ACH, a social enterprise based in Bristol and the Midlands, takes a different approach by drawing on grassroots experience to inform research and policy development nationally and internationally. We offer resettlement and integration support for refugee and migrant communities through providing housing, careers advice training and support for migrant entrepreneurship. We reject a top-down perspective to ‘integration’ that prioritises assimilation and instead focus on individual aspiration. We work with around 3,000 people a year on the ground in Bristol, Birmingham, Wolverhampton and Coventry. We employ some 80 staff from a wide variety of backgrounds, many with direct lived experience of the migration and refugee system themselves. Our approach is always to deliver support that is tailored to the needs of different communities and individuals.

ACH’s resettlement and integration support model for refugee and migrant communities (image: ACH)

A specific example is the Migrant Business Support scheme, which aims to directly assist 500 none-EU migrant businesses in the West of England and West Midlands over a two-year period. Funders (in this case the EU) tend to monitor inputs and outputs rather than evaluate longer term impact. Migrant businesses can generate employment, income and social capital for communities otherwise excluded. However, there is often an a priori assumption that it is a good thing for individuals to set up their own business and become entrepreneurs – that it will always generate employment, income and social value for communities that need it. And there is an assumption that support will reduce the risks and enhance the success and social impact of these businesses. But is this the case?

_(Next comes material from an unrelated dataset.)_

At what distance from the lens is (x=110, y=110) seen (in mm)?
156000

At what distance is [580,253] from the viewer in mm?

Enterprise and entrepreneurship can certainly create opportunities for some, but such aspirations may also reflect barriers to other employment opportunities, forcing people into small business and self-employment. For businesses that are high risk or offer very low returns it may lead to greater precarity and put people’s housing, access to public services and even migration status in jeopardy. Enterprise ambitions among migrants may also reflect the need for self-employment status as a cost-saving device, bringing all the risks but few of the benefits of entrepreneurship. Of course, different cohorts of migrants have very different situations, which also need to be assessed. For example, the Syrian Vulnerable Persons Resettlement Scheme, Hong Kong BNO, Afghan citizens and Ukrainian citizens all have diverse demographic characteristics, migration journeys and resettlement pathways. This will affect their means of business development.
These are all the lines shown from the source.